— start Extracted entries —

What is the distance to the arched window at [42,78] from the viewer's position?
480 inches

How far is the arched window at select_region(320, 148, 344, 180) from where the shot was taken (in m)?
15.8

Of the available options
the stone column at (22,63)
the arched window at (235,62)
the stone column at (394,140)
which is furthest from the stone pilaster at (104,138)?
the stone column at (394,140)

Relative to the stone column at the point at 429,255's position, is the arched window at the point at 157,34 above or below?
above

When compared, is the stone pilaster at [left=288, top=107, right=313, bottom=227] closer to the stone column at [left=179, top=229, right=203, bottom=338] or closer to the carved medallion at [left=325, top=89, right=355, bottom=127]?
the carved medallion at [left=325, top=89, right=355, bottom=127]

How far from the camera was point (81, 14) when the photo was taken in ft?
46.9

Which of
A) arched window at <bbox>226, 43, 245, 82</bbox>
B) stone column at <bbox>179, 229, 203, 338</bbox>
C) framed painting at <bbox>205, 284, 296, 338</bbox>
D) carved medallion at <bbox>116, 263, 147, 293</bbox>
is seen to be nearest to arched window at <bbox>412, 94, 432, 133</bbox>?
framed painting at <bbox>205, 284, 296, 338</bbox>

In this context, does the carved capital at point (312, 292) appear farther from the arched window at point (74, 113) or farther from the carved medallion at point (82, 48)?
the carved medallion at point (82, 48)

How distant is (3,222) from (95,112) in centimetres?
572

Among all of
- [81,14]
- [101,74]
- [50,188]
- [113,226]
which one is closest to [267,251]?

— end Extracted entries —

Copy out exactly the lines running from the line with "Of the available options" to the end of the records, inclusive.

▸ Full solution:
Of the available options
the stone column at (22,63)
the arched window at (235,62)
the stone column at (394,140)
which is furthest from the stone pilaster at (104,138)?
the stone column at (394,140)

Relative to the stone column at the point at 429,255's position, is the arched window at the point at 157,34 above or below?
above

When compared, is the stone pilaster at [left=288, top=107, right=313, bottom=227] closer to the stone column at [left=179, top=229, right=203, bottom=338] or closer to the carved medallion at [left=325, top=89, right=355, bottom=127]?
the carved medallion at [left=325, top=89, right=355, bottom=127]

How far from the camera was point (81, 14) when the photo was taken in ft?
46.9

Which of
A) arched window at <bbox>226, 43, 245, 82</bbox>
B) stone column at <bbox>179, 229, 203, 338</bbox>
C) framed painting at <bbox>205, 284, 296, 338</bbox>
D) carved medallion at <bbox>116, 263, 147, 293</bbox>
is seen to be nearest to arched window at <bbox>412, 94, 432, 133</bbox>?
framed painting at <bbox>205, 284, 296, 338</bbox>

In this context, does the carved capital at point (312, 292) appear farther from the arched window at point (74, 113) or farther from the carved medallion at point (82, 48)?
the carved medallion at point (82, 48)

How distant is (3,222) from (95,112) in centimetres?
572

Among all of
- [81,14]
- [101,74]
- [50,188]
- [113,226]
which one is closest to [267,251]?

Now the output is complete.